Scientific classification
- Kingdom: Plantae
- Clade: Embryophytes
- Clade: Tracheophytes
- Clade: Spermatophytes
- Clade: Angiosperms
- Clade: Eudicots
- Clade: Rosids
- Order: Fagales
- Family: Fagaceae
- Genus: Quercus
- Subgenus: Quercus subg. Quercus
- Section: Quercus sect. Quercus
- Species: Q. ajoensis
- Binomial name: Quercus ajoensis C.H.Mull.
- Synonyms: Quercus turbinella var. ajoensis (C.H.Mull.) Little; Quercus turbinella subsp. ajoensis (C.H.Mull.) Felger & C.H.Lowe;

= Quercus ajoensis =

- Genus: Quercus
- Species: ajoensis
- Authority: C.H.Mull.
- Conservation status: VU
- Synonyms: Quercus turbinella var. ajoensis (C.H.Mull.) Little, Quercus turbinella subsp. ajoensis (C.H.Mull.) Felger & C.H.Lowe

Species of shrub

Quercus ajoensis is an uncommon North American shrub with the common name Ajo Mountain shrub oak. It has been found in Arizona mountain ranges of the Colorado desert, and Arizona uplands of the Sonoran Desert. Q. ajoensis integrates with Q. turbinella and is difficult to determine specimen identification due to hybridization. It appears that this species is an elevation variant of Q. turbinella and is best treated as a subspecies or variety as it has been treated in the past. The status of Q. ajoensis as a species is probably unnecessary due to complete integration with Q. turbinella or it being a low elevation variant of Q. turbinella.

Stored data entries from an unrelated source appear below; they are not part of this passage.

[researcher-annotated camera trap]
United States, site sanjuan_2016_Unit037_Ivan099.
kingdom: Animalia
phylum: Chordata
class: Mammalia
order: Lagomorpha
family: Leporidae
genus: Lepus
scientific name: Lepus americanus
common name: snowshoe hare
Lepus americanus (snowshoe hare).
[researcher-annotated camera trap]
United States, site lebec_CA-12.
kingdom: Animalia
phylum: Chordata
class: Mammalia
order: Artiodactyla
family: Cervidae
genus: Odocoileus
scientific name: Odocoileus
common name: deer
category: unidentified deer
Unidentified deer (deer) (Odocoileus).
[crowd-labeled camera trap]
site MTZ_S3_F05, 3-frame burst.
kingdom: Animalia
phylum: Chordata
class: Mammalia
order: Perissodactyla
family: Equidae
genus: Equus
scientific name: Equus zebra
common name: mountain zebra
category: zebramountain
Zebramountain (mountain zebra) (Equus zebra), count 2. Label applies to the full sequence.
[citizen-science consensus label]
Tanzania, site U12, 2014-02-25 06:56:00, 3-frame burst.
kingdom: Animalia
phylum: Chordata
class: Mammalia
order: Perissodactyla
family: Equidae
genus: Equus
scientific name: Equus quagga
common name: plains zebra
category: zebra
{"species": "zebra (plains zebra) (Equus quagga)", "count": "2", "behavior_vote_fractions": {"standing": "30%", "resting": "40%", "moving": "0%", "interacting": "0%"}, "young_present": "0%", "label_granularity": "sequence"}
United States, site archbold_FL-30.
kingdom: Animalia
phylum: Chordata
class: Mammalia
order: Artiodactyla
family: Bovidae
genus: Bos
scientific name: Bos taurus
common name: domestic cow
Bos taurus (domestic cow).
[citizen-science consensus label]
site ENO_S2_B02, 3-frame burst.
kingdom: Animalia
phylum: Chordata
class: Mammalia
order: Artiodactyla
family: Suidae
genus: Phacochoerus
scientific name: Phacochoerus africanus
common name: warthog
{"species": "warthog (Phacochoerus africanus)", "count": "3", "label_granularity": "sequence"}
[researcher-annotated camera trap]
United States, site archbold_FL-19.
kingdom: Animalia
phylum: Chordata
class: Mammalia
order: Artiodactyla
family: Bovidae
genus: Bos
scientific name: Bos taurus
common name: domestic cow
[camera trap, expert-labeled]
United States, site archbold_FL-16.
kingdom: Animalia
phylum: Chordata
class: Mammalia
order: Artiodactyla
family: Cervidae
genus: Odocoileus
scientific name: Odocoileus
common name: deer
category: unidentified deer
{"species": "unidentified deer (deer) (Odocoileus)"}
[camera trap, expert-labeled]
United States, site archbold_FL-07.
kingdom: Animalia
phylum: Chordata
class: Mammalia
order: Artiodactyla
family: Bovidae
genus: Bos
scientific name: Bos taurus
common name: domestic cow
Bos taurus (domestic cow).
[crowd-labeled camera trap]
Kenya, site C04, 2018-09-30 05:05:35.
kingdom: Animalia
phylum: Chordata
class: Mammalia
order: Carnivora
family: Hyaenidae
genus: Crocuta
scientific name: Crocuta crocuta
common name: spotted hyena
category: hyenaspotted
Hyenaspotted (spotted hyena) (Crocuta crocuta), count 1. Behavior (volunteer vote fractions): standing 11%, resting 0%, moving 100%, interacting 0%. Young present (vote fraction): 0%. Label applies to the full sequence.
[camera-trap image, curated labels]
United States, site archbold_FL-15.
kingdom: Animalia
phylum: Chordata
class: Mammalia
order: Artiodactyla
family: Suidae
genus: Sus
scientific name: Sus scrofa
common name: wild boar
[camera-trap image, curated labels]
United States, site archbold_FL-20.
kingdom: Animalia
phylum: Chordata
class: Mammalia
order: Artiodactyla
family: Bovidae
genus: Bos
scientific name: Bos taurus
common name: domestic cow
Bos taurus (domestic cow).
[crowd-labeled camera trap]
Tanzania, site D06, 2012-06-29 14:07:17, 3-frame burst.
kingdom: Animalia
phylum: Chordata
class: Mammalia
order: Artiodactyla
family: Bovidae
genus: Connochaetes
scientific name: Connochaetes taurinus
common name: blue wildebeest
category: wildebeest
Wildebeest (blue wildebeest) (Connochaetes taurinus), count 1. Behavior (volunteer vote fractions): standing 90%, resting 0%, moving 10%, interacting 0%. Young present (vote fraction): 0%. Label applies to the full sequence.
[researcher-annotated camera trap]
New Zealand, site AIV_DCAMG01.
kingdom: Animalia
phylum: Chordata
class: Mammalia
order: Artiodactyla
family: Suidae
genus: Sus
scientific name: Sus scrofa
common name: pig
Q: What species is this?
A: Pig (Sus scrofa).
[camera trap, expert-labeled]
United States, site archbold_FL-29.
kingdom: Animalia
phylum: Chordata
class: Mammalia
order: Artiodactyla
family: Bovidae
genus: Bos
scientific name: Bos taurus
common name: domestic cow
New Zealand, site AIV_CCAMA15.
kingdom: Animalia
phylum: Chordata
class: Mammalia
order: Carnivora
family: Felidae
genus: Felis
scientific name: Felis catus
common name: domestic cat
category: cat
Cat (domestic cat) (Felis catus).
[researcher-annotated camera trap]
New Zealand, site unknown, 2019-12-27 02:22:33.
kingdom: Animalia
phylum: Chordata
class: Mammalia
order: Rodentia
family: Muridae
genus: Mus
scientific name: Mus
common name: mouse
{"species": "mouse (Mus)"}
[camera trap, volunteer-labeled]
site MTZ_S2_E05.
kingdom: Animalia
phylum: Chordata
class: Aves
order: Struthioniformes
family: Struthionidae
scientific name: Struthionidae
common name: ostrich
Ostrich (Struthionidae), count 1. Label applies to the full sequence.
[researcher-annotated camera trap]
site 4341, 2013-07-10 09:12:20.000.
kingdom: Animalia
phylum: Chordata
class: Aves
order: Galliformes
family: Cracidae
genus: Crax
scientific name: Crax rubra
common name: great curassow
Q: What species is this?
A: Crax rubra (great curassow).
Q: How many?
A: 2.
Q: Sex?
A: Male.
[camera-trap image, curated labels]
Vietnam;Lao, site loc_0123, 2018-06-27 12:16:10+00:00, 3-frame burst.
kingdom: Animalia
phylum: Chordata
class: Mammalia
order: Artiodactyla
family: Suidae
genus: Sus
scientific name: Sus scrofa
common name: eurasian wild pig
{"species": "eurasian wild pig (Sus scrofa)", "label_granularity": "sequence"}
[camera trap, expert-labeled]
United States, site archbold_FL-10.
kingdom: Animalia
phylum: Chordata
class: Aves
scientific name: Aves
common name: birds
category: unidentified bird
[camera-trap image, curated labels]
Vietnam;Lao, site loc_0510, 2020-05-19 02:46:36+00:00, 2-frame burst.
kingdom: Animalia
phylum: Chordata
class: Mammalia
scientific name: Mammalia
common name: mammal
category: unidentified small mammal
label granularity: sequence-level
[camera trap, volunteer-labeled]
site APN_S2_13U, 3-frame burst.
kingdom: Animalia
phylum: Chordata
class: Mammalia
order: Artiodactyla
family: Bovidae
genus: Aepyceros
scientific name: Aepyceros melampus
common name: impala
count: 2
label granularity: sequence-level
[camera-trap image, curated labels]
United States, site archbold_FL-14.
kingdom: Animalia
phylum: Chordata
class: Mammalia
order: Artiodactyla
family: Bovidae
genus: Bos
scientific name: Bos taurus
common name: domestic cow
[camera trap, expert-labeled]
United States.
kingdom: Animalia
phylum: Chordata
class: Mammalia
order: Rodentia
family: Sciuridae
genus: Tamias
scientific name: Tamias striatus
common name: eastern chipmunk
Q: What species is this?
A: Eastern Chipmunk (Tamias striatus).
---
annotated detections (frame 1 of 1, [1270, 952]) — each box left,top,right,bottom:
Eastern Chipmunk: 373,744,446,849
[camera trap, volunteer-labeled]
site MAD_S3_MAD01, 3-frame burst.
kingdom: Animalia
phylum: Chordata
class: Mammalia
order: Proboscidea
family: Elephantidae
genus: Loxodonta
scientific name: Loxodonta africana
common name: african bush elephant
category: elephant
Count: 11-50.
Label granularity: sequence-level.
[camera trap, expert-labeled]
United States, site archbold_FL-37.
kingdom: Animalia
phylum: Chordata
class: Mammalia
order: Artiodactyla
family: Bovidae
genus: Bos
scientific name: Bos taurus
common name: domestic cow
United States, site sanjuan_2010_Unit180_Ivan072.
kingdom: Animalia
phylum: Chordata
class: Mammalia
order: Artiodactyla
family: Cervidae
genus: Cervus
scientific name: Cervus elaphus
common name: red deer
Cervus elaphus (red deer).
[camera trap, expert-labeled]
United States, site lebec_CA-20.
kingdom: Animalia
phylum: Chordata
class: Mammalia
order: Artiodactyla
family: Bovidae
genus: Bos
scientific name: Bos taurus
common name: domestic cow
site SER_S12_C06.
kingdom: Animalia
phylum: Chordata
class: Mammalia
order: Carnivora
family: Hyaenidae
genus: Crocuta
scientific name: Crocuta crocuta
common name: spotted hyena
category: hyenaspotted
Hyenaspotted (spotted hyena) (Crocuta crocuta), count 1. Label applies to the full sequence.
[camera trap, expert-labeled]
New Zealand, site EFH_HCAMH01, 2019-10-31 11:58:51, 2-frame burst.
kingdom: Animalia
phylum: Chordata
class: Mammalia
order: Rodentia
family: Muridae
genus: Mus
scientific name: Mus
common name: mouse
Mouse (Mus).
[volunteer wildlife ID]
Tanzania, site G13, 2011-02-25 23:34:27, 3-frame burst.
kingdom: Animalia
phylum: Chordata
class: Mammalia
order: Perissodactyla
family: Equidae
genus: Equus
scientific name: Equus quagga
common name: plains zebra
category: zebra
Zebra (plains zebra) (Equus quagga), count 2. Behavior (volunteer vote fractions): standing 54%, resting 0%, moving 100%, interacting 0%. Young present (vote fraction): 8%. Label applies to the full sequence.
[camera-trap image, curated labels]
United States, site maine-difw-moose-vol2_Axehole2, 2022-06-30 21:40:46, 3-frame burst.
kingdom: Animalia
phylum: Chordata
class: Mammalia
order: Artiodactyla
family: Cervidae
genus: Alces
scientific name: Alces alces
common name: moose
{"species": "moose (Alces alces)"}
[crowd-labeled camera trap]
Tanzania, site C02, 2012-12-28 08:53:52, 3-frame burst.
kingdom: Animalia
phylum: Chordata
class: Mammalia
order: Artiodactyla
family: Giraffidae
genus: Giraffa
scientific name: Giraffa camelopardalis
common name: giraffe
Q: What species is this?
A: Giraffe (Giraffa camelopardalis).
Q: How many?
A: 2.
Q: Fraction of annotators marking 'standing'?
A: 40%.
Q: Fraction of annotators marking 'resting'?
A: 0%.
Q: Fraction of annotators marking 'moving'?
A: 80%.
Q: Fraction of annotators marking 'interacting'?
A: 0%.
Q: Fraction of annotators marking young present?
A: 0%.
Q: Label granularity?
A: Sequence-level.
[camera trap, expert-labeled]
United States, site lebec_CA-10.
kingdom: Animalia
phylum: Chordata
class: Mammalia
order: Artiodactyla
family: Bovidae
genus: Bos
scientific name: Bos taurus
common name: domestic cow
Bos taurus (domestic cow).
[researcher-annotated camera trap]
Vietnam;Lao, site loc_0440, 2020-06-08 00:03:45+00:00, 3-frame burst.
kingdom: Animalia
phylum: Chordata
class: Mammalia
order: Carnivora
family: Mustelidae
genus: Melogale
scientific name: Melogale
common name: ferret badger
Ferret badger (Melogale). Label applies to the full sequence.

Q. ajoensis is usually a shrub but occasionally attains the stature of small trees up to 3 metres (10 feet) tall. The leaves are narrowly egg-shaped, up to 5 centimetres (2 inches) long, with sharp pointed teeth.

The species is named for the Ajo Mountains in western Pima County, Arizona, southwest of the town of Ajo. The species does not occur as an identifiable species outside the Ajo mountain range and most specimens are of integrated types with Q. turbinella. The word "ajo" is Spanish for "garlic."